Króliki, chomiki, szynszyle, psy czy koty czyli zwierzęta posiadane przez tysiące ludzi stają się coraz częściej traktowane jako "członek rodziny". Większość ludzi zna i zgadza się z teorią, że pies jest najlepszym przyjacielem człowieka, jednak właściciele mniejszych zwierząt tak zwanych "gryzoni" stanowią coraz liczniejszą grupę a ich przywiązanie do swoich pupili spowodowało zainteresowanie tematem testów na zwierzętach.

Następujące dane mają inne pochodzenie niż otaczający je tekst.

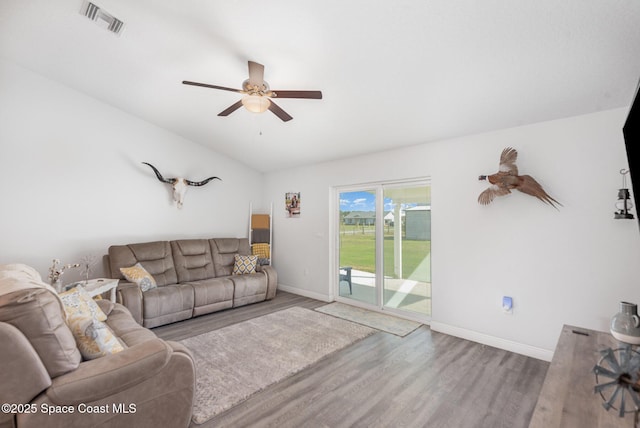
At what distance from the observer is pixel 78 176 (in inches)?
155

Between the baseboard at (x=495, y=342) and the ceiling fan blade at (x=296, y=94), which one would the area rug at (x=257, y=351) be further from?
the ceiling fan blade at (x=296, y=94)

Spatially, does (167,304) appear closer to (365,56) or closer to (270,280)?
(270,280)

Kosmetyki curelty free zwane są również wegańskimi jednak nie trzeba być weganem, żeby zmienić swoje półki w łazience ze zwykłych kosmetyków na właśnie te wegańskie, które nie "używały" zwierząt. Myślenie na przykładzie swoich zwierzęcych przyjaciół "co jeżeli mój zwierzak by trafił do takiego miejsca" towarzyszy ludziom coraz częściej, to właśnie na przykładzie naszych czworonogich współlokatorów dostrzegamy problem i jego skalę. 

W Internecie coraz częściej można znaleźć listy firm, które testują produkty na zwierzętach oraz listy sklepów, które w swoim asortymencie mają kosmetyki nie poddane takiemu testowaniu.

Skala problemu jest ogromna ponieważ w XXI wieku istnieje wiele możliwości na zastąpienie zwierząt innymi badaniami jednak przez wciąż znikome uświadomienie ludzi, które się zwiększa ale upłynie jeszcze sporo czasu zanim będzie na tyle silne by ludzie coś z tym zrobili. Walka zaczęła się już dawno i coraz więcej ludzi omija zwykłe kosmetyki szerokim łukiem ale na dzień dzisiejszy jest jeszcze to też dość trudne, trzeba uważnie zanalizować i zapamiętać listę takich kosmetyków oraz pamiętać, że nie dostanie się ich w każdym markecie. 

Wiele osób uważa, że testowanie kosmetyków na zwierzętach wygląda tak, że to gotowe produkty są nakładane na ich skórę, smutny jest fakt jak bardzo są w błędzie. Takie testy przeprowadzane są bardzo drastycznie i nie każdy chce o tym czytać, zaletą internetu jest możliwość czytania w nim informacji jakie nam odpowiadają ale wypieranie problemu też do niczego nie prowadzi.

Idąc za starym powiedzeniem "czego oczy nie widzą, tego sercu nie żal" i tak na ten temat jest coraz więcej kampani a ludzie bardziej świadomie wybierają kosmetyki z półek, jak jak jedzenie. Społeczeństwo zaczęło uważnie czytać co spożywa a teraz zaczyna uważnie czytać co nakłada na twarz. Zacznie znikać coraz więcej artykułów spożywczych pochodzenia zwierzęcego oraz kosmetyków, które w swojej produkcji wykorzystywały małe stworzenia. Świat zaczyna interesować się życiem innych organizmów, skoro poprawiamy ciągle komfort naszego życia to nie bądźmy obojętni na los zwierząt, bo czasami to od nich możemy się najwięcej nauczyć.